(DATA TO USE begins)

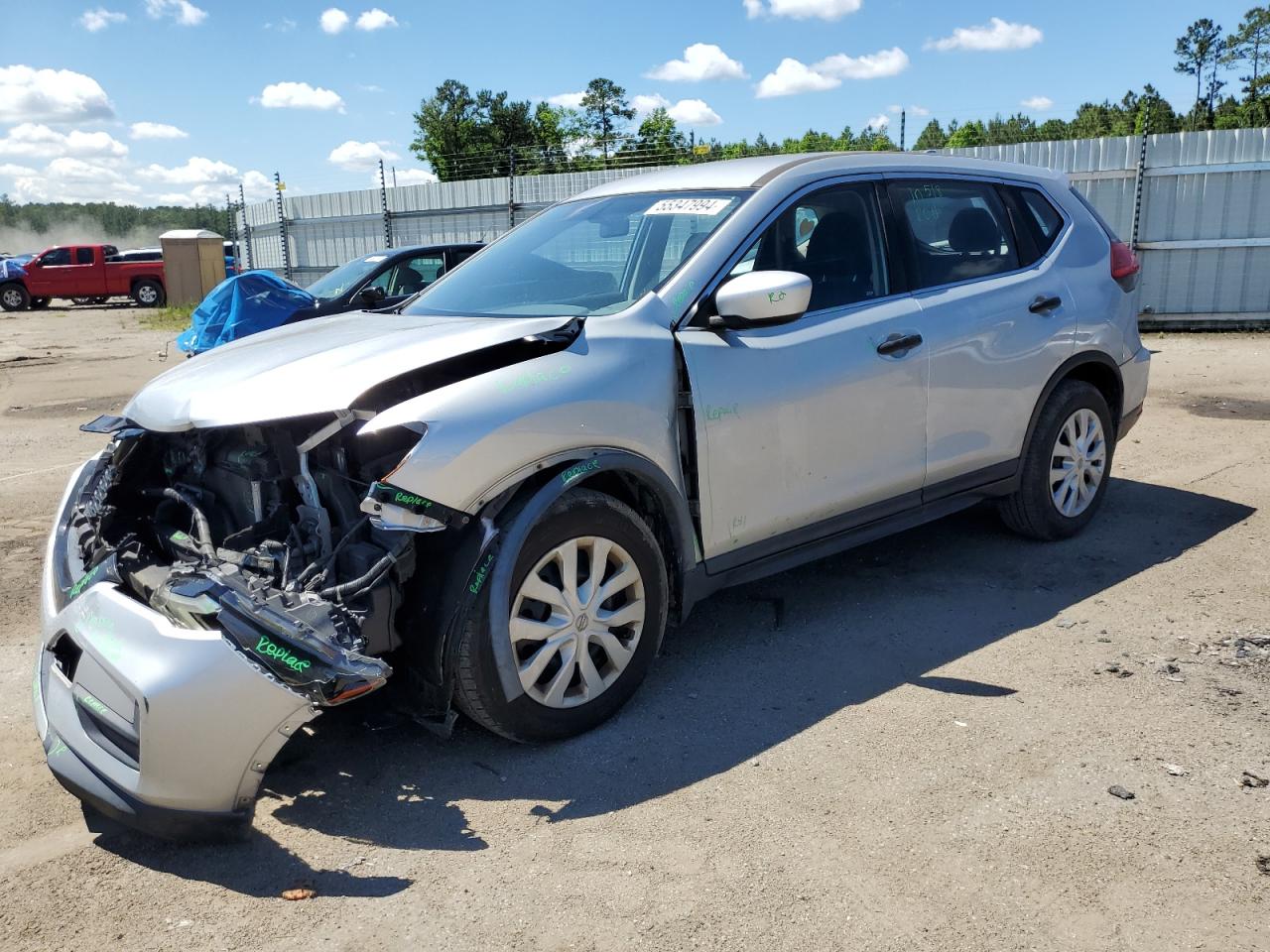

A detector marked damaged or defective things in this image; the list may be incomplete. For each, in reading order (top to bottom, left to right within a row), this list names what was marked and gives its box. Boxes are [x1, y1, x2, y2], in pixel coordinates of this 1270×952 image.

crumpled hood [122, 309, 572, 431]
detached front bumper [35, 459, 318, 837]
damaged front end [75, 414, 427, 710]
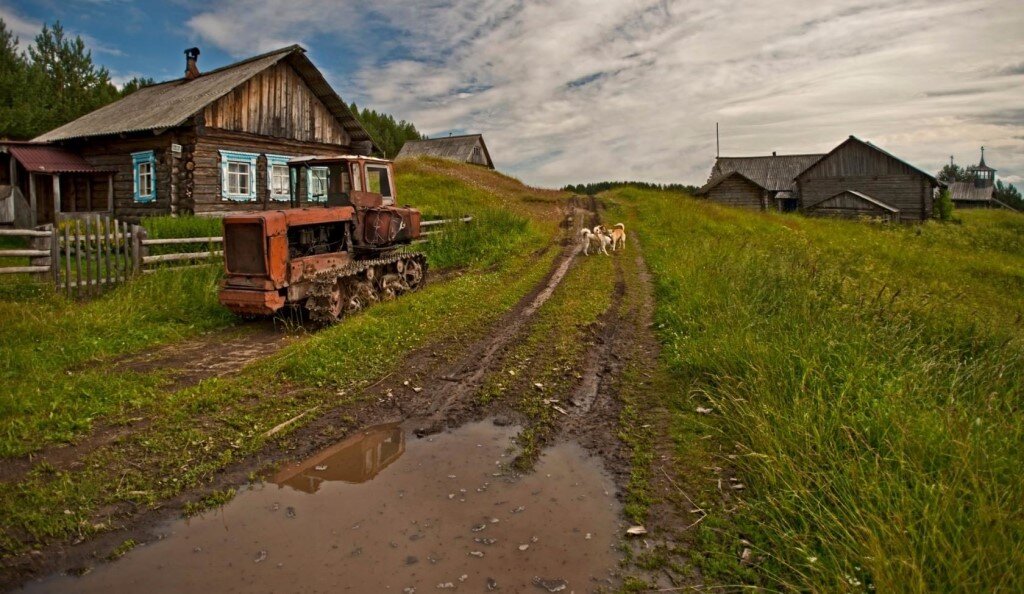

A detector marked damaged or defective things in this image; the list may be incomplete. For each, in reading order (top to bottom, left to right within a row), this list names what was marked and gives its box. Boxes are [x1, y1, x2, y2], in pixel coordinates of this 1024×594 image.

rusty tracked tractor [220, 156, 428, 324]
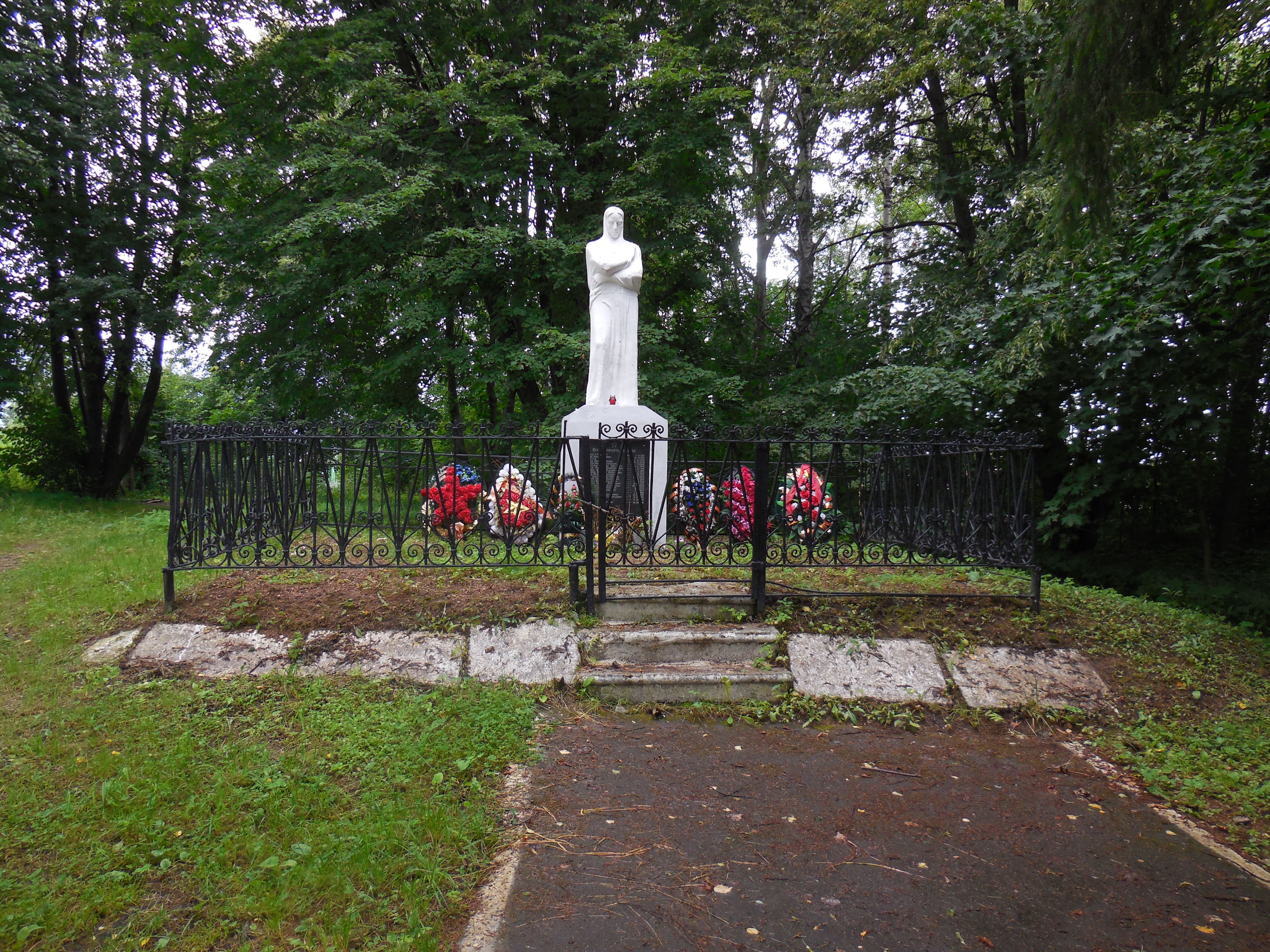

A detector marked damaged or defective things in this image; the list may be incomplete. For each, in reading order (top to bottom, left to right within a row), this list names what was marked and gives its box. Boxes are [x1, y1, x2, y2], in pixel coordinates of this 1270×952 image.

(DATA TO USE ends)

(WHAT IS EXPECTED): Restate the entries verbatim and exclude any pictures.

(SOLUTION FOR THIS EXERCISE):
A detector marked damaged or defective things in this image; the list may be incomplete. For each, in reading order (top to bottom, left to right within a row), this list names what was marked and gives its box. Boxes are [x1, y1, x2, y2], in pixel coordinates of this 1270×952 image.

crumpled hood [122, 309, 572, 431]
detached front bumper [35, 459, 318, 837]
damaged front end [75, 414, 427, 710]

A detector marked damaged or defective things in this image; the list may be incomplete. For each, in reading order (top to bottom, left to right within a row), this list names what was marked and gives its box. Boxes are [x1, y1, x2, y2], in pixel coordinates of this 1024×594 image.

rusty tracked tractor [220, 156, 428, 324]

A detector marked damaged or defective things in this image; the list may be incomplete. For each, in reading order (top to bottom, left to right within a row), this list names what was marked and gives its box. Boxes are [x1, y1, x2, y2], in pixel coordinates of this 1270×952 image.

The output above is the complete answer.